Per molti versi la situazione attuale assomiglia a un punto di rottura. Sul fronte della guerra commerciale non si va avanti dopo la de-escalation degli ultimi mesi. Siamo sempre in attesa di accordi commerciali imminenti, promessi ogni settimana dai responsabili americani. L’incontro particolarmente seguito tra americani e cinesi a Londra è finalmente sfociato, dopo due giorni di discussioni, in una situazione semplicemente immutata. Da diverse settimane non si parla più dell’aumento dei dazi sui prodotti farmaceutici, regolarmente ventilato in aprile e maggio.  Al contrario, i dazi sono aumentati sull’alluminio e sull’acciaio, e Donald Trump ha accennato alla possibilità di fare altrettanto per l’automotive. Se l’ipotesi di un’altra forte escalation sembra ormai scartata, questa relativa stabilità è il preludio a una nuova distensione o l’inizio di un lungo periodo di stallo, con dei dazi stabilmente attestati sui livelli attuali, i più alti dal 1940? L’impatto economico in palio è radicalmente diverso.

Proprio sul fronte economico, i prossimi dati “hard”, ovvero occupazione, consumi e produzione industriale, dovrebbero riflettere le prime conseguenze della guerra commerciale… sempre che ce ne siano! Dopo aver smentito le previsioni negli ultimi due anni, l’economia americana tornerà a sorprendere ancora una volta con la sua resilienza? Oppure i ripetuti colpi che le ha inferto Donald Trump finiranno per sgretolarne la struttura? Anche in questo caso, la risposta influirà in maniera molto diversa sull’andamento dei mercati.

All’interno dei mercati ci si interroga sul proseguimento di alcune tendenze. Dopo il divario storico registrato nel primo semestre, le azioni europee manterranno o addirittura aumenteranno il loro vantaggio rispetto a quelle americane, aiutate da un dollaro che continua ad arretrare? I titoli europei domestici continueranno a dominare quelli rivolti all’export dopo aver cancellato 4 anni di sottoperformance in meno di 6 mesi? Il settore della difesa, che è quasi raddoppiato dall’inizio dell’anno[1], ha altro carburante in serbo per i prossimi trimestri?

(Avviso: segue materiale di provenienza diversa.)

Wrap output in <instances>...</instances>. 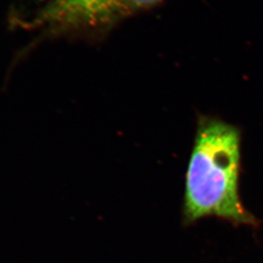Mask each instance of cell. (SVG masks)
<instances>
[{
	"label": "cell",
	"mask_w": 263,
	"mask_h": 263,
	"mask_svg": "<svg viewBox=\"0 0 263 263\" xmlns=\"http://www.w3.org/2000/svg\"><path fill=\"white\" fill-rule=\"evenodd\" d=\"M241 131L230 123L198 115L197 129L185 175L182 222L217 217L234 226L258 228L259 220L239 194Z\"/></svg>",
	"instance_id": "cell-1"
},
{
	"label": "cell",
	"mask_w": 263,
	"mask_h": 263,
	"mask_svg": "<svg viewBox=\"0 0 263 263\" xmlns=\"http://www.w3.org/2000/svg\"><path fill=\"white\" fill-rule=\"evenodd\" d=\"M163 0H48L21 28L38 31L35 42L51 38L98 42L123 20L152 8Z\"/></svg>",
	"instance_id": "cell-2"
}]
</instances>
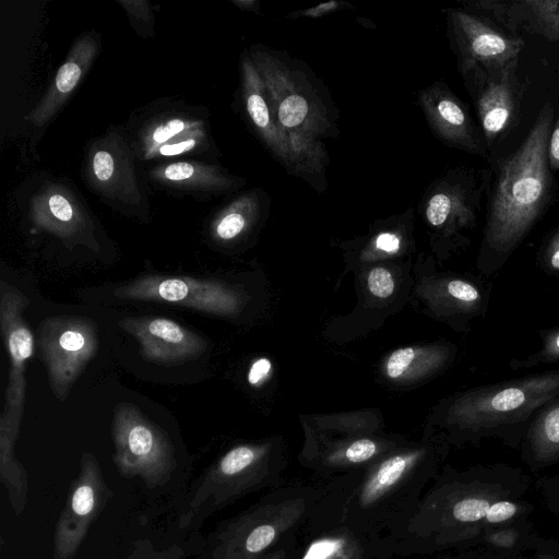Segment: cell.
Returning a JSON list of instances; mask_svg holds the SVG:
<instances>
[{
  "mask_svg": "<svg viewBox=\"0 0 559 559\" xmlns=\"http://www.w3.org/2000/svg\"><path fill=\"white\" fill-rule=\"evenodd\" d=\"M280 466L267 445L240 444L223 454L204 474L181 513L178 527L265 488H277Z\"/></svg>",
  "mask_w": 559,
  "mask_h": 559,
  "instance_id": "52a82bcc",
  "label": "cell"
},
{
  "mask_svg": "<svg viewBox=\"0 0 559 559\" xmlns=\"http://www.w3.org/2000/svg\"><path fill=\"white\" fill-rule=\"evenodd\" d=\"M322 486L274 488L258 502L224 522L214 535L212 559H259L299 530L312 513Z\"/></svg>",
  "mask_w": 559,
  "mask_h": 559,
  "instance_id": "8992f818",
  "label": "cell"
},
{
  "mask_svg": "<svg viewBox=\"0 0 559 559\" xmlns=\"http://www.w3.org/2000/svg\"><path fill=\"white\" fill-rule=\"evenodd\" d=\"M270 198L262 189H251L236 197L218 214L212 225L213 237L229 242L243 235L267 212Z\"/></svg>",
  "mask_w": 559,
  "mask_h": 559,
  "instance_id": "484cf974",
  "label": "cell"
},
{
  "mask_svg": "<svg viewBox=\"0 0 559 559\" xmlns=\"http://www.w3.org/2000/svg\"><path fill=\"white\" fill-rule=\"evenodd\" d=\"M259 559H288V550L284 546H277L276 548L266 552Z\"/></svg>",
  "mask_w": 559,
  "mask_h": 559,
  "instance_id": "7bdbcfd3",
  "label": "cell"
},
{
  "mask_svg": "<svg viewBox=\"0 0 559 559\" xmlns=\"http://www.w3.org/2000/svg\"><path fill=\"white\" fill-rule=\"evenodd\" d=\"M260 72L276 122L298 177L318 192L328 187L329 154L323 140L338 135V110L324 83L302 60L258 44L249 50Z\"/></svg>",
  "mask_w": 559,
  "mask_h": 559,
  "instance_id": "277c9868",
  "label": "cell"
},
{
  "mask_svg": "<svg viewBox=\"0 0 559 559\" xmlns=\"http://www.w3.org/2000/svg\"><path fill=\"white\" fill-rule=\"evenodd\" d=\"M558 393L559 369L471 389L451 407V441L477 444L497 439L519 450L536 413Z\"/></svg>",
  "mask_w": 559,
  "mask_h": 559,
  "instance_id": "5b68a950",
  "label": "cell"
},
{
  "mask_svg": "<svg viewBox=\"0 0 559 559\" xmlns=\"http://www.w3.org/2000/svg\"><path fill=\"white\" fill-rule=\"evenodd\" d=\"M200 121L185 118H169L152 126L142 135V152L145 158H153L156 151L181 132L197 126Z\"/></svg>",
  "mask_w": 559,
  "mask_h": 559,
  "instance_id": "f1b7e54d",
  "label": "cell"
},
{
  "mask_svg": "<svg viewBox=\"0 0 559 559\" xmlns=\"http://www.w3.org/2000/svg\"><path fill=\"white\" fill-rule=\"evenodd\" d=\"M127 559H185V551L179 545L156 549L151 540H136Z\"/></svg>",
  "mask_w": 559,
  "mask_h": 559,
  "instance_id": "4dcf8cb0",
  "label": "cell"
},
{
  "mask_svg": "<svg viewBox=\"0 0 559 559\" xmlns=\"http://www.w3.org/2000/svg\"><path fill=\"white\" fill-rule=\"evenodd\" d=\"M97 51L98 41L94 35L85 34L76 39L49 90L29 114L33 124L44 126L58 112L88 71Z\"/></svg>",
  "mask_w": 559,
  "mask_h": 559,
  "instance_id": "7402d4cb",
  "label": "cell"
},
{
  "mask_svg": "<svg viewBox=\"0 0 559 559\" xmlns=\"http://www.w3.org/2000/svg\"><path fill=\"white\" fill-rule=\"evenodd\" d=\"M417 103L431 132L448 147L488 156L483 133L469 107L444 82L436 81L418 92Z\"/></svg>",
  "mask_w": 559,
  "mask_h": 559,
  "instance_id": "2e32d148",
  "label": "cell"
},
{
  "mask_svg": "<svg viewBox=\"0 0 559 559\" xmlns=\"http://www.w3.org/2000/svg\"><path fill=\"white\" fill-rule=\"evenodd\" d=\"M533 479L521 467L488 463L438 474L401 533L389 559L476 548L487 530L527 520Z\"/></svg>",
  "mask_w": 559,
  "mask_h": 559,
  "instance_id": "6da1fadb",
  "label": "cell"
},
{
  "mask_svg": "<svg viewBox=\"0 0 559 559\" xmlns=\"http://www.w3.org/2000/svg\"><path fill=\"white\" fill-rule=\"evenodd\" d=\"M233 3L241 10L260 13L259 0H234Z\"/></svg>",
  "mask_w": 559,
  "mask_h": 559,
  "instance_id": "b9f144b4",
  "label": "cell"
},
{
  "mask_svg": "<svg viewBox=\"0 0 559 559\" xmlns=\"http://www.w3.org/2000/svg\"><path fill=\"white\" fill-rule=\"evenodd\" d=\"M397 231V229L381 230L373 239L374 247L385 253H396L402 242Z\"/></svg>",
  "mask_w": 559,
  "mask_h": 559,
  "instance_id": "74e56055",
  "label": "cell"
},
{
  "mask_svg": "<svg viewBox=\"0 0 559 559\" xmlns=\"http://www.w3.org/2000/svg\"><path fill=\"white\" fill-rule=\"evenodd\" d=\"M354 7L347 1L343 0H330L326 2H322L318 5L307 8L304 10H296L294 12L288 13L285 15V19H304V17H311L317 19L321 16H325L332 13H335L337 11L342 10H352Z\"/></svg>",
  "mask_w": 559,
  "mask_h": 559,
  "instance_id": "d6a6232c",
  "label": "cell"
},
{
  "mask_svg": "<svg viewBox=\"0 0 559 559\" xmlns=\"http://www.w3.org/2000/svg\"><path fill=\"white\" fill-rule=\"evenodd\" d=\"M554 117V107L545 104L520 146L485 169V225L477 257L485 277L504 266L554 200L547 158Z\"/></svg>",
  "mask_w": 559,
  "mask_h": 559,
  "instance_id": "3957f363",
  "label": "cell"
},
{
  "mask_svg": "<svg viewBox=\"0 0 559 559\" xmlns=\"http://www.w3.org/2000/svg\"><path fill=\"white\" fill-rule=\"evenodd\" d=\"M112 495L96 457L83 452L79 475L69 488L68 499L56 524L52 559L74 558L90 526Z\"/></svg>",
  "mask_w": 559,
  "mask_h": 559,
  "instance_id": "5bb4252c",
  "label": "cell"
},
{
  "mask_svg": "<svg viewBox=\"0 0 559 559\" xmlns=\"http://www.w3.org/2000/svg\"><path fill=\"white\" fill-rule=\"evenodd\" d=\"M271 361L266 358H260L255 360L248 373V381L251 384H258L261 380H263L271 370Z\"/></svg>",
  "mask_w": 559,
  "mask_h": 559,
  "instance_id": "ab89813d",
  "label": "cell"
},
{
  "mask_svg": "<svg viewBox=\"0 0 559 559\" xmlns=\"http://www.w3.org/2000/svg\"><path fill=\"white\" fill-rule=\"evenodd\" d=\"M115 296L179 305L214 314H228L237 305L235 293L223 283L189 276L144 275L116 288Z\"/></svg>",
  "mask_w": 559,
  "mask_h": 559,
  "instance_id": "9a60e30c",
  "label": "cell"
},
{
  "mask_svg": "<svg viewBox=\"0 0 559 559\" xmlns=\"http://www.w3.org/2000/svg\"><path fill=\"white\" fill-rule=\"evenodd\" d=\"M311 533L301 559H385L373 546L349 528L312 513L305 522Z\"/></svg>",
  "mask_w": 559,
  "mask_h": 559,
  "instance_id": "603a6c76",
  "label": "cell"
},
{
  "mask_svg": "<svg viewBox=\"0 0 559 559\" xmlns=\"http://www.w3.org/2000/svg\"><path fill=\"white\" fill-rule=\"evenodd\" d=\"M368 287L372 295L386 298L394 290V281L386 269L377 266L368 275Z\"/></svg>",
  "mask_w": 559,
  "mask_h": 559,
  "instance_id": "e575fe53",
  "label": "cell"
},
{
  "mask_svg": "<svg viewBox=\"0 0 559 559\" xmlns=\"http://www.w3.org/2000/svg\"><path fill=\"white\" fill-rule=\"evenodd\" d=\"M457 3L513 35L525 32L559 41V0H460Z\"/></svg>",
  "mask_w": 559,
  "mask_h": 559,
  "instance_id": "d6986e66",
  "label": "cell"
},
{
  "mask_svg": "<svg viewBox=\"0 0 559 559\" xmlns=\"http://www.w3.org/2000/svg\"><path fill=\"white\" fill-rule=\"evenodd\" d=\"M537 263L546 274L559 276V226L540 245L537 251Z\"/></svg>",
  "mask_w": 559,
  "mask_h": 559,
  "instance_id": "f546056e",
  "label": "cell"
},
{
  "mask_svg": "<svg viewBox=\"0 0 559 559\" xmlns=\"http://www.w3.org/2000/svg\"><path fill=\"white\" fill-rule=\"evenodd\" d=\"M34 226L64 242L80 241L92 223L76 199L60 186L43 188L31 201Z\"/></svg>",
  "mask_w": 559,
  "mask_h": 559,
  "instance_id": "44dd1931",
  "label": "cell"
},
{
  "mask_svg": "<svg viewBox=\"0 0 559 559\" xmlns=\"http://www.w3.org/2000/svg\"><path fill=\"white\" fill-rule=\"evenodd\" d=\"M86 176L94 190L107 200L126 205L142 204L132 151L117 133H109L92 145Z\"/></svg>",
  "mask_w": 559,
  "mask_h": 559,
  "instance_id": "e0dca14e",
  "label": "cell"
},
{
  "mask_svg": "<svg viewBox=\"0 0 559 559\" xmlns=\"http://www.w3.org/2000/svg\"><path fill=\"white\" fill-rule=\"evenodd\" d=\"M534 487L549 512L559 519V473L539 477Z\"/></svg>",
  "mask_w": 559,
  "mask_h": 559,
  "instance_id": "1f68e13d",
  "label": "cell"
},
{
  "mask_svg": "<svg viewBox=\"0 0 559 559\" xmlns=\"http://www.w3.org/2000/svg\"><path fill=\"white\" fill-rule=\"evenodd\" d=\"M522 559H531V557L525 555V556L522 557Z\"/></svg>",
  "mask_w": 559,
  "mask_h": 559,
  "instance_id": "ee69618b",
  "label": "cell"
},
{
  "mask_svg": "<svg viewBox=\"0 0 559 559\" xmlns=\"http://www.w3.org/2000/svg\"><path fill=\"white\" fill-rule=\"evenodd\" d=\"M28 298L4 281L0 283V326L10 358L0 431L17 438L25 405L26 365L34 353V336L23 318Z\"/></svg>",
  "mask_w": 559,
  "mask_h": 559,
  "instance_id": "4fadbf2b",
  "label": "cell"
},
{
  "mask_svg": "<svg viewBox=\"0 0 559 559\" xmlns=\"http://www.w3.org/2000/svg\"><path fill=\"white\" fill-rule=\"evenodd\" d=\"M119 325L138 341L140 355L157 365L193 360L207 347L202 336L168 318L131 317L120 320Z\"/></svg>",
  "mask_w": 559,
  "mask_h": 559,
  "instance_id": "ac0fdd59",
  "label": "cell"
},
{
  "mask_svg": "<svg viewBox=\"0 0 559 559\" xmlns=\"http://www.w3.org/2000/svg\"><path fill=\"white\" fill-rule=\"evenodd\" d=\"M547 158L552 171H559V116L554 121L547 145Z\"/></svg>",
  "mask_w": 559,
  "mask_h": 559,
  "instance_id": "f35d334b",
  "label": "cell"
},
{
  "mask_svg": "<svg viewBox=\"0 0 559 559\" xmlns=\"http://www.w3.org/2000/svg\"><path fill=\"white\" fill-rule=\"evenodd\" d=\"M416 358V350L413 347H404L395 350L388 359L386 374L396 379L402 377L413 365Z\"/></svg>",
  "mask_w": 559,
  "mask_h": 559,
  "instance_id": "836d02e7",
  "label": "cell"
},
{
  "mask_svg": "<svg viewBox=\"0 0 559 559\" xmlns=\"http://www.w3.org/2000/svg\"><path fill=\"white\" fill-rule=\"evenodd\" d=\"M519 452L534 473L559 464V393L536 413Z\"/></svg>",
  "mask_w": 559,
  "mask_h": 559,
  "instance_id": "cb8c5ba5",
  "label": "cell"
},
{
  "mask_svg": "<svg viewBox=\"0 0 559 559\" xmlns=\"http://www.w3.org/2000/svg\"><path fill=\"white\" fill-rule=\"evenodd\" d=\"M428 559H515L509 556L489 551L481 547L456 550L451 554H441ZM519 559V558H516Z\"/></svg>",
  "mask_w": 559,
  "mask_h": 559,
  "instance_id": "8d00e7d4",
  "label": "cell"
},
{
  "mask_svg": "<svg viewBox=\"0 0 559 559\" xmlns=\"http://www.w3.org/2000/svg\"><path fill=\"white\" fill-rule=\"evenodd\" d=\"M539 348L524 358H512L509 368L513 371L526 370L543 365L559 362V325L539 330Z\"/></svg>",
  "mask_w": 559,
  "mask_h": 559,
  "instance_id": "83f0119b",
  "label": "cell"
},
{
  "mask_svg": "<svg viewBox=\"0 0 559 559\" xmlns=\"http://www.w3.org/2000/svg\"><path fill=\"white\" fill-rule=\"evenodd\" d=\"M127 9L129 13H132L133 15L140 16L145 21H148L150 17H152L148 4L144 1L140 2H121Z\"/></svg>",
  "mask_w": 559,
  "mask_h": 559,
  "instance_id": "60d3db41",
  "label": "cell"
},
{
  "mask_svg": "<svg viewBox=\"0 0 559 559\" xmlns=\"http://www.w3.org/2000/svg\"><path fill=\"white\" fill-rule=\"evenodd\" d=\"M528 552L531 559H559V539L537 534Z\"/></svg>",
  "mask_w": 559,
  "mask_h": 559,
  "instance_id": "d590c367",
  "label": "cell"
},
{
  "mask_svg": "<svg viewBox=\"0 0 559 559\" xmlns=\"http://www.w3.org/2000/svg\"><path fill=\"white\" fill-rule=\"evenodd\" d=\"M447 452L445 443L391 452L323 485L312 514L349 528L389 559L388 545L416 512Z\"/></svg>",
  "mask_w": 559,
  "mask_h": 559,
  "instance_id": "7a4b0ae2",
  "label": "cell"
},
{
  "mask_svg": "<svg viewBox=\"0 0 559 559\" xmlns=\"http://www.w3.org/2000/svg\"><path fill=\"white\" fill-rule=\"evenodd\" d=\"M518 66L515 61L493 71L474 67L461 74L488 151L519 122L527 84L520 79Z\"/></svg>",
  "mask_w": 559,
  "mask_h": 559,
  "instance_id": "8fae6325",
  "label": "cell"
},
{
  "mask_svg": "<svg viewBox=\"0 0 559 559\" xmlns=\"http://www.w3.org/2000/svg\"><path fill=\"white\" fill-rule=\"evenodd\" d=\"M537 534L534 524L527 519L487 530L477 547L516 559L530 551Z\"/></svg>",
  "mask_w": 559,
  "mask_h": 559,
  "instance_id": "4316f807",
  "label": "cell"
},
{
  "mask_svg": "<svg viewBox=\"0 0 559 559\" xmlns=\"http://www.w3.org/2000/svg\"><path fill=\"white\" fill-rule=\"evenodd\" d=\"M240 82L241 102L251 128L271 155L294 176L295 163L287 141L276 122L264 81L249 53L241 58Z\"/></svg>",
  "mask_w": 559,
  "mask_h": 559,
  "instance_id": "ffe728a7",
  "label": "cell"
},
{
  "mask_svg": "<svg viewBox=\"0 0 559 559\" xmlns=\"http://www.w3.org/2000/svg\"><path fill=\"white\" fill-rule=\"evenodd\" d=\"M486 175L466 165L448 169L423 192L418 209L427 226L451 250L467 246L478 222Z\"/></svg>",
  "mask_w": 559,
  "mask_h": 559,
  "instance_id": "ba28073f",
  "label": "cell"
},
{
  "mask_svg": "<svg viewBox=\"0 0 559 559\" xmlns=\"http://www.w3.org/2000/svg\"><path fill=\"white\" fill-rule=\"evenodd\" d=\"M37 345L48 371L50 389L59 401H63L97 354V325L86 317H50L38 326Z\"/></svg>",
  "mask_w": 559,
  "mask_h": 559,
  "instance_id": "30bf717a",
  "label": "cell"
},
{
  "mask_svg": "<svg viewBox=\"0 0 559 559\" xmlns=\"http://www.w3.org/2000/svg\"><path fill=\"white\" fill-rule=\"evenodd\" d=\"M525 556V555H524ZM523 557V556H522ZM522 557H520L519 559H522Z\"/></svg>",
  "mask_w": 559,
  "mask_h": 559,
  "instance_id": "f6af8a7d",
  "label": "cell"
},
{
  "mask_svg": "<svg viewBox=\"0 0 559 559\" xmlns=\"http://www.w3.org/2000/svg\"><path fill=\"white\" fill-rule=\"evenodd\" d=\"M152 177L168 187L189 191L223 193L242 185V179L222 168L198 162H176L153 169Z\"/></svg>",
  "mask_w": 559,
  "mask_h": 559,
  "instance_id": "d4e9b609",
  "label": "cell"
},
{
  "mask_svg": "<svg viewBox=\"0 0 559 559\" xmlns=\"http://www.w3.org/2000/svg\"><path fill=\"white\" fill-rule=\"evenodd\" d=\"M114 463L124 478L139 477L147 489L165 485L177 461L167 433L134 405H117L111 424Z\"/></svg>",
  "mask_w": 559,
  "mask_h": 559,
  "instance_id": "9c48e42d",
  "label": "cell"
},
{
  "mask_svg": "<svg viewBox=\"0 0 559 559\" xmlns=\"http://www.w3.org/2000/svg\"><path fill=\"white\" fill-rule=\"evenodd\" d=\"M449 46L460 74L474 67L487 71L519 61L524 40L480 14L462 8L444 10Z\"/></svg>",
  "mask_w": 559,
  "mask_h": 559,
  "instance_id": "7c38bea8",
  "label": "cell"
}]
</instances>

In questa situazione, e dato che alcune risposte non dipenderanno solo da fatti razionali, sembra opportuno diversificare i rischi, tornando – in particolare – a interessarsi a segmenti di mercato trascurati, come le small cap europee o gli emergenti, approfittando al contempo del rischio/rendimento sempre interessante delle obbligazioni corporate europee per garantire stabilità ai portafogli.

Rédaction achevée le 13.06.2025
Enguerrand Artaz, Stratégiste, La Financière de l’Échiquier (LFDE)
[1] Performance dell’indice Stoxx Europe Targeted Defence: +90,3% da inizio anno, dividendi netti reinvestiti.